Abril de 2016 ha sido el mes más cálido jamás registrado, dice la Agencia Americana Oceánica y Atmosférica. Se trata del mes número 12 consecutivo de récord en cuanto a calor se refiere. Según los científicos hay dos fenómenos en activo, el calentamiento climático antrópico y el fenómeno climático natural de El Niño. Los científicos también señalan la probable aparición de un fenómeno inverso en los próximos meses, La Niña.

Dos factores explican este calor sin precedentes. El calentamiento climático y el fenómeno climático natural de El Niño. Por un lado, un factor antrópico, relacionado con las actividades humanas, que va asociado a un lento aumento de las temperaturas medias de la tierra desde hace más de un siglo. Por otro lado, un fenómeno natural particularmente intenso este año.

El Niño se desarrolla ciertos años en el Océano Pacífico por razón de interacciones entre el océano y la atmósfera. Normalmente, los alisios, vientos intertropicales, mantienen las aguas más calientes en el oeste del Pacífico, y favorecen las subidas de aguas frías hacia el este, a lo largo de las costas de Perú. Cuando el fenómeno de El Niño se manifiesta, estos vientos se reducen, o se invierten.

Por consiguiente, el Océano Pacífico ecuatorial sube de temperatura y desprende calor a la atmósfera, lo que calienta la temperatura mundial media. Este modo natural de variabilidad del clima existe desde hace mucho tiempo. Pero no es el único factor que regula el termómetro global. Existen otros fenómenos, más sutiles, a través de un tiempo mucho más largo, como en el Océano Atlántico.
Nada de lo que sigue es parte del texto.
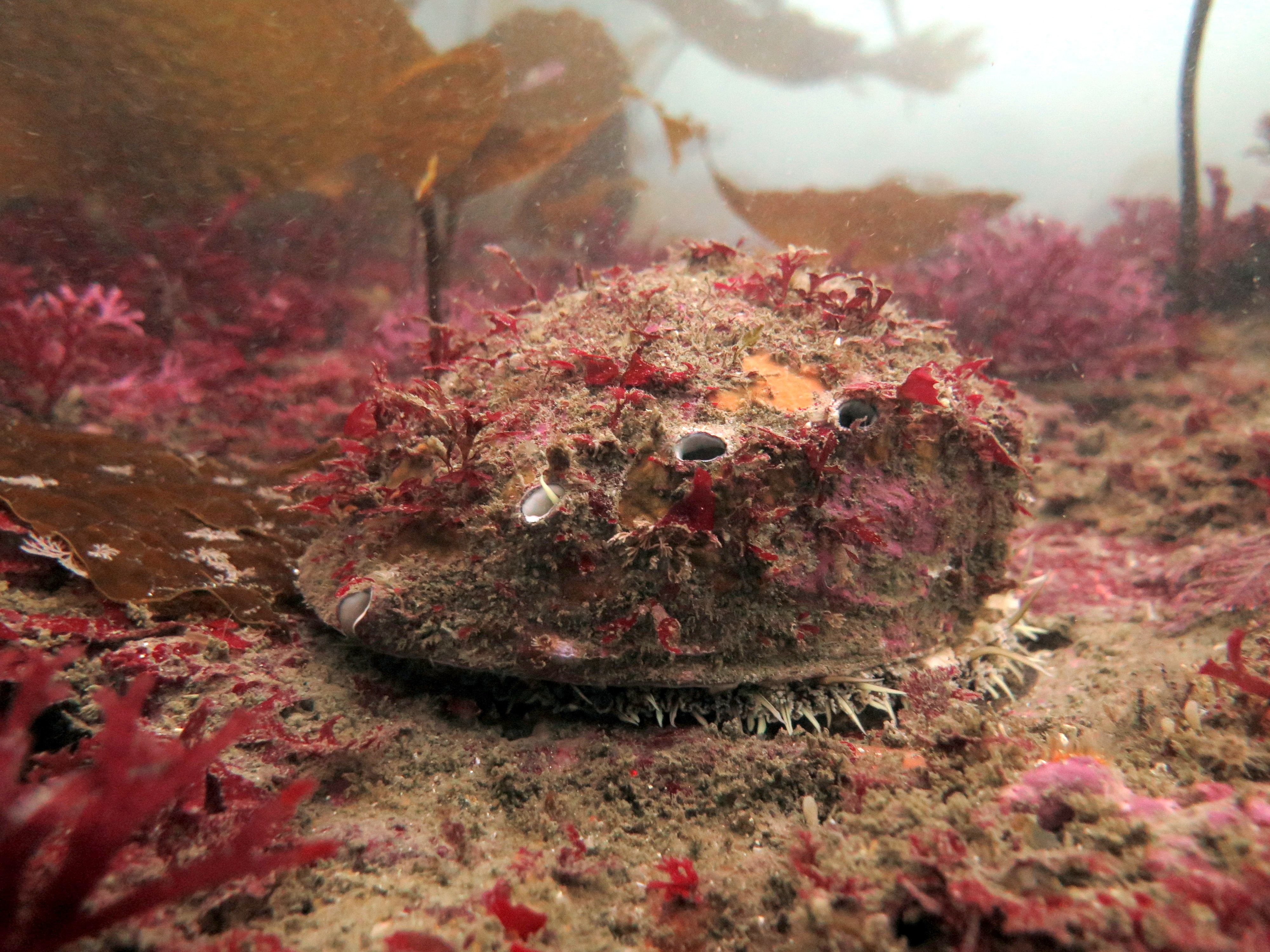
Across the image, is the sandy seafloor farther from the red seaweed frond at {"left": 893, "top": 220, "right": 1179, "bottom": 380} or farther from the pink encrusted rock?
the red seaweed frond at {"left": 893, "top": 220, "right": 1179, "bottom": 380}

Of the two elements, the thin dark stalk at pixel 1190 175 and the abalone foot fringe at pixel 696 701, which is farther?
the thin dark stalk at pixel 1190 175

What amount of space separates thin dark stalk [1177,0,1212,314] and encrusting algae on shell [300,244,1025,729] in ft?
16.5

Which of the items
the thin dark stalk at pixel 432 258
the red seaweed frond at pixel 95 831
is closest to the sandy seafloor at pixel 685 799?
the red seaweed frond at pixel 95 831

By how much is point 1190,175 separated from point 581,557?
6.97m

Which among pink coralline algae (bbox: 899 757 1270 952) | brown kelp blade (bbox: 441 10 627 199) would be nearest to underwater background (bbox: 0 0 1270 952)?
pink coralline algae (bbox: 899 757 1270 952)

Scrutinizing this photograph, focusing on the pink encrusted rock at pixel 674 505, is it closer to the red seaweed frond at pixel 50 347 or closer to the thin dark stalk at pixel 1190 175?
the red seaweed frond at pixel 50 347

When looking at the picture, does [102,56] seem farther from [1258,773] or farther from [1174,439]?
[1174,439]

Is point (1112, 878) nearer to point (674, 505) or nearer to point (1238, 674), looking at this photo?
point (1238, 674)

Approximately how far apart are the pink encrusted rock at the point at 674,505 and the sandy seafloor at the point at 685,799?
0.27 metres

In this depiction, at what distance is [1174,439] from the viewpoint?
14.2 feet

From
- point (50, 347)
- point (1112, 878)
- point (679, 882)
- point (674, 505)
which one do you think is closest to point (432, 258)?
point (50, 347)

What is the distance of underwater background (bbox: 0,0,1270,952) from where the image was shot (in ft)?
4.67

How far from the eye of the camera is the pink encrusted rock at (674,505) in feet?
6.92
El Niño y el calentamiento climático

Hasta hace tres o cuatro años no teníamos respuestas claras con relación a esta cuestión. Hoy en día, sabemos que los episodios extremos de El Niño se van a convertir en fenómenos cada vez más frecuentes en el contexto del calentamiento climático. Aproximadamente cada 15 años este fenómeno se repite. Pero estudios recientes indican que en la hipótesis en la que el calentamiento continuara a la velocidad actual, la frecuencia de estos acontecimientos podría multiplicarse por dos de aquí a 2100. Por lo tanto, habría que hacer frente a El Niño mucho más violento, cada siete u ocho años.